8 Comments leave one →
  1. September 8, 2008 11:55 am

    I just assumed he liked Web of Power 😉

    If you like to use this mechanism competitively, I highly recommend Kanaloa.

  2. September 8, 2008 1:19 pm

    @Stephane – That’s such a good point. Sometimes designers include things because someone else did it and it was good.

  3. September 8, 2008 4:44 pm

    Seems like a marketting ploy in some ways, such as friendly-yet-competitive exploration vs cut-throat railroad building. Sounds like an iteresting game for play and reflection.

    As for puzzling out why a designer did something, I count that as part of playing. Everything has it’s reasons, and each game is a new mental exercise. Plus, it leads towards how things could have been done better and worse. A very valuable exercise.

  4. September 10, 2008 12:38 am

    “There’s a bunch of face-up cards you can draw from, or you can take the mystery card on the top of the deck” is kind of an Alan Moon signature. He’s been using it in some form since some of his earliest games (Airlines and Elfenroads/Elfenland both had it as well). It’s a brilliant mechanic.

    The real thing I’m still wondering with Ticket to Ride is the scoring. Why 1-2-4-7-10-15 instead of the more standard triangular 1-3-6-10-15-21? It clearly came out of playtesting, but for the life of me I can’t find a mathematical pattern to explain WHY the numbers he chose work as well as they do.

  5. September 10, 2008 7:47 am

    I haven’t played enough of his games to get that signature. I’m still have 10 Knizia games on the shelf I have to get through before I feel comfortable consuming all of Moon’s games.

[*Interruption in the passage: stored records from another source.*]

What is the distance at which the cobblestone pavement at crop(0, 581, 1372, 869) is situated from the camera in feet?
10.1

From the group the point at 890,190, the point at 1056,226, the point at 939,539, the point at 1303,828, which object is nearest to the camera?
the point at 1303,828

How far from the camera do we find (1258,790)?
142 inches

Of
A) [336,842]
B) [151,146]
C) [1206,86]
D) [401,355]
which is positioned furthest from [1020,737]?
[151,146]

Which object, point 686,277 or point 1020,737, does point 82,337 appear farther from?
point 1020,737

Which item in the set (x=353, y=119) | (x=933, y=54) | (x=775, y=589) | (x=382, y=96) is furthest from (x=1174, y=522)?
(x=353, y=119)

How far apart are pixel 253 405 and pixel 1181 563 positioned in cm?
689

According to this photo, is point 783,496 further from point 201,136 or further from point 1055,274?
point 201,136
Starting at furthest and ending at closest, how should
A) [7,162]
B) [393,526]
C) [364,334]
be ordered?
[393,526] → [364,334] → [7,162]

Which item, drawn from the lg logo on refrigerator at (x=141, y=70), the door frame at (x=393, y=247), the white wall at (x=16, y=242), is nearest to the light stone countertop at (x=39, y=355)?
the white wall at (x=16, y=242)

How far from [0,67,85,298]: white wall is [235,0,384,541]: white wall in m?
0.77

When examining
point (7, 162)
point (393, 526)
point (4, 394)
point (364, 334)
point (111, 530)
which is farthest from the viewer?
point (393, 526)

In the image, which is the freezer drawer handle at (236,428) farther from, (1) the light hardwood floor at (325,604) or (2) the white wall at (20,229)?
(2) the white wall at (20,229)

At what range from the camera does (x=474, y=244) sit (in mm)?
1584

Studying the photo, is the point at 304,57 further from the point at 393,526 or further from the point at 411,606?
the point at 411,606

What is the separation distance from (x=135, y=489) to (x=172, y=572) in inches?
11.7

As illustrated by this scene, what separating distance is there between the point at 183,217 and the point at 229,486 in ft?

    Funny you mention the numbers. I thought about that, too. I actually tried to find out if his number choices were some pattern I hadn’t heard of as opposed to triangular numbers. Ironically, I choose not to write about that stuff figuring it was a tad too tragically geeky… so bingo to you. 🙂

    Like you, I figured it came out of testing. Already, I can see a way to “break” Ticket to Ride, and I resist it whenever I am playing. If I went for all the top scoring routes and nothing but the top scoring routes, I suspect I would win. I know this could be called “just another way to play the game,” but it doesn’t fit with the narrative, and I kind of feel like I’m doing an end run around the designer’s original intention.

    Anyway, I tell you this to say that I suspected it was this that lowered the upper numbers, and the other numbers had to come down to make it match in the middle. Or not.

  6. September 17, 2008 9:34 am

    (Sorry I’m commenting so late on this. I’m behind in my blog reading and catching up now).

    I actually do this all the time, and I love it when I can actually figure it out *and* apply a term to it. Puerto Rico’s colonist system has a deliberately designed negative feedback loop in it, which is always really cool to see in practice.

    One that I still don’t understand though is the use of cards in Race for the Galaxy as resource counters. The only reasons I can think for doing this is a) they wanted people to move through the deck quickly to get discarded cards back in circulation and b) they didn’t want to pay extra to put counters in the box. Both good reasons I guess, but I do want to play it once using counters, just to see if it changes the dynamics at all.